Closed jschrier closed 1 year ago
Sounds good! I'll run the merge_chemical_dictionaries.nb and fix the errors.
@oliviavanden : to save you a step, the current version of merge_chemical_dictionaries.nb
now lists the active errors (no need to run it again...until you want to check if they are fixed)
Awesome thanks!
Most of the errors have been fixed with only 4 remaining. Some issues that have been established is with Ammonium Nitrate, N1,N3-di(hexa-1,3,5-triyn-1-yl)-N1,N3-dimethylmalonamide--dihydrogen \ (1/10), and N-(3,4,5-trimethylphenyl)-1,10-phenanthroline-2-carboxamide. These molecules either have bugs or need further inspection from literature.
Most of these errors were bas SMILES, InChIs, or InChIKeys. I used the Mathematica script provided, and other mathematica checks to see what information was consistent and what wasn't.
I've added the next sanity check: For each record that is a pure substance (has molecular identifiers), is the given SMILES (when converted to a Molecule) consistent with the given InChI (when converted)? And is the InChI consistent with the InChIKey?

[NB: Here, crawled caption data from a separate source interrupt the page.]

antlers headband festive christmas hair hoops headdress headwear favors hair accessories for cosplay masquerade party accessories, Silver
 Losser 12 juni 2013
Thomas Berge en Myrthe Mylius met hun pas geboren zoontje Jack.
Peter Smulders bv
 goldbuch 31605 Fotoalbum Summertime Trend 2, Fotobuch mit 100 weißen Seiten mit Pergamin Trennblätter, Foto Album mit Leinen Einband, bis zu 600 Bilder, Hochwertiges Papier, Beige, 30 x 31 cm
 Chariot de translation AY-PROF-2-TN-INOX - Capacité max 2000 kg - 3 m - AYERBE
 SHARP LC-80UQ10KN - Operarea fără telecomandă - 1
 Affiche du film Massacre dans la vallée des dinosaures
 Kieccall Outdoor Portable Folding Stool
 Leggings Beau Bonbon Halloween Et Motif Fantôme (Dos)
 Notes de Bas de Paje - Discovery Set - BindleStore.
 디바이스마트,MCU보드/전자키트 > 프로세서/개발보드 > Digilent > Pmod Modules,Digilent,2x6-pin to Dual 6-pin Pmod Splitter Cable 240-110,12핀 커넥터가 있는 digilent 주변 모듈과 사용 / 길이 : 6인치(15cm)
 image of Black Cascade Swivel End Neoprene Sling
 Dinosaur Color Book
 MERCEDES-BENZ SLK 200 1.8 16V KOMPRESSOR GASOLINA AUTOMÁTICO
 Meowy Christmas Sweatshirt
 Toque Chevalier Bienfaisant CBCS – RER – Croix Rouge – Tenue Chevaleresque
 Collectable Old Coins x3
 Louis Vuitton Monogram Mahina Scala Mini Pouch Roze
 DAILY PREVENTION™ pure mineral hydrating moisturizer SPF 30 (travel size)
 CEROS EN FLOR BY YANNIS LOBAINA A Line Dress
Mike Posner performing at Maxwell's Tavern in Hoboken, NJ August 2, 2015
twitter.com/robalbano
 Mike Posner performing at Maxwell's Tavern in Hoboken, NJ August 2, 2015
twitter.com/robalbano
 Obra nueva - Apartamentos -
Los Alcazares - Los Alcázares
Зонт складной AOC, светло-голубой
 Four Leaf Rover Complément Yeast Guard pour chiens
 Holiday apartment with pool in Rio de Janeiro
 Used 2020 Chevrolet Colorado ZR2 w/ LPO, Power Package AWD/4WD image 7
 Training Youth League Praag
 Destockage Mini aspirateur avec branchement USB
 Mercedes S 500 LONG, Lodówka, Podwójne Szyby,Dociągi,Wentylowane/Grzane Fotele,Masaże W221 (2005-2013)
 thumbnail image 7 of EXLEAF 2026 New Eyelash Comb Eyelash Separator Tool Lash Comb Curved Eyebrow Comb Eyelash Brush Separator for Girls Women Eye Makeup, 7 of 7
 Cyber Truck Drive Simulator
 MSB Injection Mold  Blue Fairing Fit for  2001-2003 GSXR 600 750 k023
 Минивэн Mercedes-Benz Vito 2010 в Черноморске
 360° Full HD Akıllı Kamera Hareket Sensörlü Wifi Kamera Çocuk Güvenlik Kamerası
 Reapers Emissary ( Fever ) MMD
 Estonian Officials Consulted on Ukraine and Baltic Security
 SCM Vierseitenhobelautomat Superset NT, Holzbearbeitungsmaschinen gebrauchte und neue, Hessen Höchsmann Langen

There are 23 cases where this sanity check breaks. Check code is in the updated
merge_chemical_dictionaries.nb
Here's an example of the first error:
What's going on here? Looks like a proton tautomer difference in the representation: One is NH4+ . NO3- the other is NH3 . HNO3 . So it should be easy to make these consistent. As before, you should be able to run the whole
merge_chemical_dictionaries.nb
notebook to confirm that you've solved all errors.